Zéphyr transporte Psyché sur l'île du bonheur (1908), Moscou, palais Morozov.
Maurice Denis, Autoportrait au buste de Maillol (Buste de Marthe Denis), vers 1908.
En 1907, Maurice Denis commence à travailler sur un important projet décoratif pour le mécène russe Ivan Morozov, qui avait été l'un des principaux mécènes de Claude Monet et Auguste Renoir, et qui possédait le tableau Terrasse du café le soir de Vincent van Gogh. Il crée un grand panneau mural, L'Histoire de Psyché, pour la salle de musique du palais Morozov à Moscou, et ajoutera ensuite quelques panneaux supplémentaires. Ses honoraires pour ce projet lui permettront d'acheter sa maison en bord de mer en Bretagne[6].

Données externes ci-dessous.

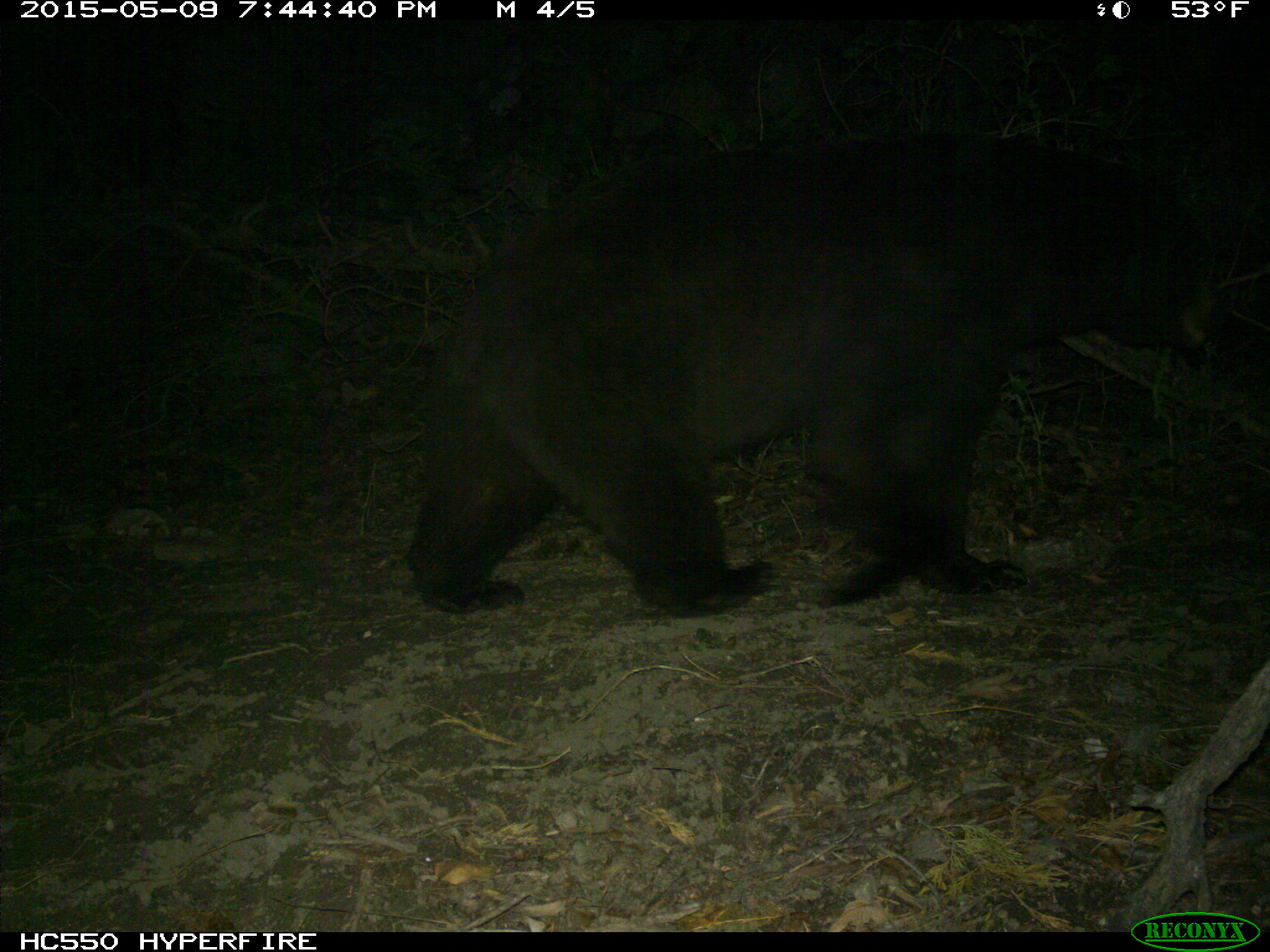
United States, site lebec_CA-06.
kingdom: Animalia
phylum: Chordata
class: Mammalia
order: Carnivora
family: Ursidae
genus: Ursus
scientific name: Ursus americanus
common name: american black bear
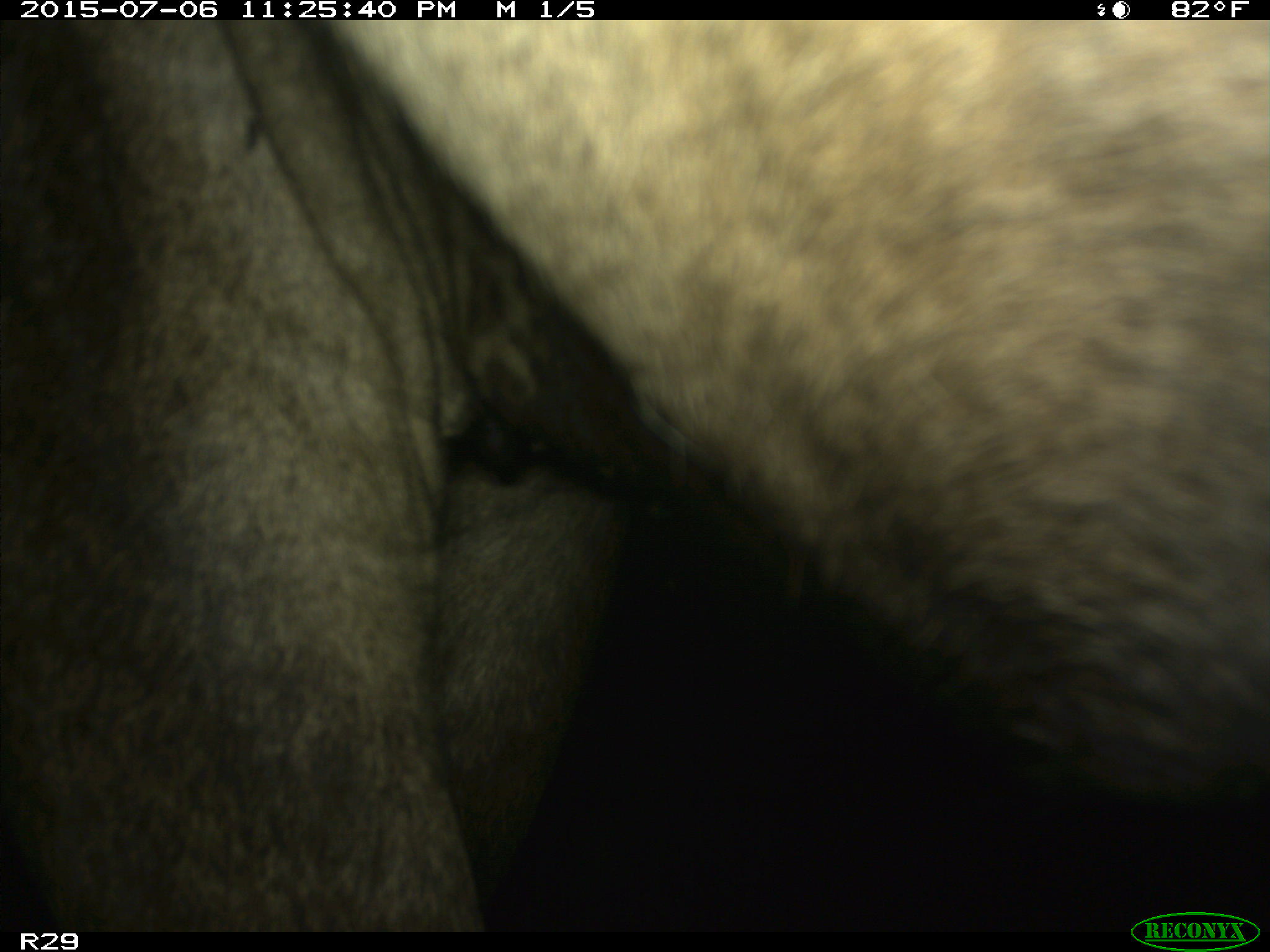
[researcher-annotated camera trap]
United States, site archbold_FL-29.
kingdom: Animalia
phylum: Chordata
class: Mammalia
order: Artiodactyla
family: Bovidae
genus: Bos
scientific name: Bos taurus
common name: domestic cow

Le prieuré à Saint-Germain-en-Laye, propriété de Maurice Denis, aujourd'hui musée départemental Maurice-Denis.
Maurice Denis réside une grande partie de sa vie à Saint-Germain-en-Laye, il utilise les locaux d’un vieil hôpital appartenant à la paroisse. Il y construit un atelier en 1912, et devient propriétaire des lieux, qu’il renomme le « Prieuré » , à partir de 1914. Son succès est alors international, il est au sommet de sa notoriété.